A few downsides – especially compared to OLEDs – are that QLEDs inherit many of the disadvantages of general LCD technology, including limited contrast ratio, power inefficiency, and slower pixel response times. However, the advantage of the quantum dot layer is that it does not only have to be applied on an LED LCD TV: quantum dot layers can also be used on micro-LED, mini-LED and OLED TVs.

QD-OLED: The best of both worlds

Image via Samsung

So how can you keep all the advantages of OLEDs and QLEDs while improving on their shortcomings? The solution: QD OLED.

Currently, OLED panels generate their light and color starting point with white light. They combine blue and yellow OLED material to create a mixture of pure white light. The red, green and blue components of this spectrum are separated from the white light – this is where a color filter comes into play. Color filters filter colors well, although they reduce brightness in the process.

To overcome the OLED brightness limitation, QD OLED panels emit blue light through a quantum dot layer and split it into three sub-pixels to reproduce the full color spectrum.

This has a whole range of advantages. Since blue is the highest frequency and most powerful light, it is more energy efficient to translate it into multiple colors. (And if you’re replicating blue, no conversion is required at all, saving even more power.) Each individual pixel can still be turned off to reproduce OLED’s perfect black.

The quantum dot layer also helps with QD-OLED color reproduction, especially when it comes to deep reds, golds or other colors that often suffer from saturation issues in existing OLED TVs. And since the technology’s improved efficiency means less power is required to achieve the same level of brightness as previous TVs, it means these newer quantum dot OLEDs should last longer without suffering from burn-in.

When will QD OLEDs be available, how much will they cost?

Image: Samsung

Enthusiasts can expect the highly anticipated QD OLED displays in the first half of 2022, according to South Korean inside sources regarding Samsung Display. Also, Sony was the first company to officially announce one QD OLED model in its master series A95K, so their official release shouldn’t be too far out of reach.

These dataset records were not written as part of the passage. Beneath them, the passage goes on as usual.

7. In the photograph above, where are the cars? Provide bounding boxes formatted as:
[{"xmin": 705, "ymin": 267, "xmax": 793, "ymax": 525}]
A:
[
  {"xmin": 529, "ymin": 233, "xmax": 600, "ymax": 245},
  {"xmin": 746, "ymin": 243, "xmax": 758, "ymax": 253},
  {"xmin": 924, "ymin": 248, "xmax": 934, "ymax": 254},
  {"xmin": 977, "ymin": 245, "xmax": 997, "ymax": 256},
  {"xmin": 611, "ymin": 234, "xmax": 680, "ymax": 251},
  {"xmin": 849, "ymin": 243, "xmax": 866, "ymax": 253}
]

As far as pricing goes, QD OLED TVs are unlikely to come cheap. But since LG Display is the leading maker of OLED displays, Samsung’s rise to the top maker of QD OLED displays should encourage competition, which usually keeps prices lower for consumers. However, any OLED TV will still have a premium, especially in the gaming monitor space where OLEDs have yet to gain a foothold.

Anticipation for QD OLED displays is high, and if it can improve the combined shortcomings of OLED and QLEDs – as it stands, then the future of display technology is bright.